◆ **Short task**
Turn every line of the listing below into a JSON list of strings, with one string per line and blank lines dropped.

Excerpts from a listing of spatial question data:

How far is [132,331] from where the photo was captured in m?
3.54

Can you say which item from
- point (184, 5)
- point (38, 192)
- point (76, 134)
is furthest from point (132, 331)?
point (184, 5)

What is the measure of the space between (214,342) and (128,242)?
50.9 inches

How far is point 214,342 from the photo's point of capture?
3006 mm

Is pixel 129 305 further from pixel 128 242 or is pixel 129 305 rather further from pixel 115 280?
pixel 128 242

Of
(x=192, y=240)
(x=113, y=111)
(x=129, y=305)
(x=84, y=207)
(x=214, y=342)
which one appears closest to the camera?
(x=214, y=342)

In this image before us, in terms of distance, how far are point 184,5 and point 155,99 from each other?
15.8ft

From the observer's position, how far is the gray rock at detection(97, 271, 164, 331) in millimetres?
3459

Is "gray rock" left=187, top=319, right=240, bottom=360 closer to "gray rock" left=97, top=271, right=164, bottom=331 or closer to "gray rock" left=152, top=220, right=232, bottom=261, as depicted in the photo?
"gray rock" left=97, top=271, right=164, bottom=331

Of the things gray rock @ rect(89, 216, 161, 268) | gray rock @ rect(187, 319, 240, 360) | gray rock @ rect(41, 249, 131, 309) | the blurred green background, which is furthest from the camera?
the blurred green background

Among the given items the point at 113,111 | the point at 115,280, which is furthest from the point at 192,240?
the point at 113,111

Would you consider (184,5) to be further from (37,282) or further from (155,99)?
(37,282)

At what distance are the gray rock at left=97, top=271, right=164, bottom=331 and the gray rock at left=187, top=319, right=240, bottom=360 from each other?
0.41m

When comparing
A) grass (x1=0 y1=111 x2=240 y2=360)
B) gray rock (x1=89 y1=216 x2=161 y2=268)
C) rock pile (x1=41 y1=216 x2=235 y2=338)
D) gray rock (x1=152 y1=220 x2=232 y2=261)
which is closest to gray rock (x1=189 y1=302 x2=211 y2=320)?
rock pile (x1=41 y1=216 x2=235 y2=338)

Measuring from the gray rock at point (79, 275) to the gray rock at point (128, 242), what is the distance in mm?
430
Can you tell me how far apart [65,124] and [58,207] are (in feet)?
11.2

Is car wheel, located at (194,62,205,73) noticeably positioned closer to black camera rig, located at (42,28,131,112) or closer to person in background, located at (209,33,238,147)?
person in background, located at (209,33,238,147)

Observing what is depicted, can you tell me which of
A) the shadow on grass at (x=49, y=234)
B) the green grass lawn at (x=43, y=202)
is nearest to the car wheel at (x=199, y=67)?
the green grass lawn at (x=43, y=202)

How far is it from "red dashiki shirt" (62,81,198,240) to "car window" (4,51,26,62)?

◆ **Response below**
[
  "How far is [132,331] from where the photo was captured in m?",
  "3.54",
  "Can you say which item from",
  "- point (184, 5)",
  "- point (38, 192)",
  "- point (76, 134)",
  "is furthest from point (132, 331)?",
  "point (184, 5)",
  "What is the measure of the space between (214,342) and (128,242)?",
  "50.9 inches",
  "How far is point 214,342 from the photo's point of capture?",
  "3006 mm",
  "Is pixel 129 305 further from pixel 128 242 or is pixel 129 305 rather further from pixel 115 280?",
  "pixel 128 242",
  "Of",
  "(x=192, y=240)",
  "(x=113, y=111)",
  "(x=129, y=305)",
  "(x=84, y=207)",
  "(x=214, y=342)",
  "which one appears closest to the camera?",
  "(x=214, y=342)",
  "In this image before us, in terms of distance, how far are point 184,5 and point 155,99 from each other?",
  "15.8ft",
  "From the observer's position, how far is the gray rock at detection(97, 271, 164, 331) in millimetres?",
  "3459",
  "Is \"gray rock\" left=187, top=319, right=240, bottom=360 closer to \"gray rock\" left=97, top=271, right=164, bottom=331 or closer to \"gray rock\" left=152, top=220, right=232, bottom=261, as depicted in the photo?",
  "\"gray rock\" left=97, top=271, right=164, bottom=331",
  "Of the things gray rock @ rect(89, 216, 161, 268) | gray rock @ rect(187, 319, 240, 360) | gray rock @ rect(41, 249, 131, 309) | the blurred green background, which is furthest from the camera?",
  "the blurred green background",
  "Among the given items the point at 113,111 | the point at 115,280, which is furthest from the point at 192,240?",
  "the point at 113,111",
  "Would you consider (184,5) to be further from (37,282) or further from (155,99)?",
  "(37,282)",
  "At what distance are the gray rock at left=97, top=271, right=164, bottom=331 and the gray rock at left=187, top=319, right=240, bottom=360 from each other?",
  "0.41m",
  "When comparing",
  "A) grass (x1=0 y1=111 x2=240 y2=360)",
  "B) gray rock (x1=89 y1=216 x2=161 y2=268)",
  "C) rock pile (x1=41 y1=216 x2=235 y2=338)",
  "D) gray rock (x1=152 y1=220 x2=232 y2=261)",
  "which is closest to gray rock (x1=189 y1=302 x2=211 y2=320)?",
  "rock pile (x1=41 y1=216 x2=235 y2=338)",
  "Measuring from the gray rock at point (79, 275) to the gray rock at point (128, 242), what is the distance in mm?",
  "430",
  "Can you tell me how far apart [65,124] and [58,207] are (in feet)?",
  "11.2",
  "Is car wheel, located at (194,62,205,73) noticeably positioned closer to black camera rig, located at (42,28,131,112) or closer to person in background, located at (209,33,238,147)?",
  "person in background, located at (209,33,238,147)",
  "Observing what is depicted, can you tell me which of",
  "A) the shadow on grass at (x=49, y=234)",
  "B) the green grass lawn at (x=43, y=202)",
  "is nearest to the car wheel at (x=199, y=67)?",
  "the green grass lawn at (x=43, y=202)",
  "How far is it from \"red dashiki shirt\" (62,81,198,240) to \"car window\" (4,51,26,62)?"
]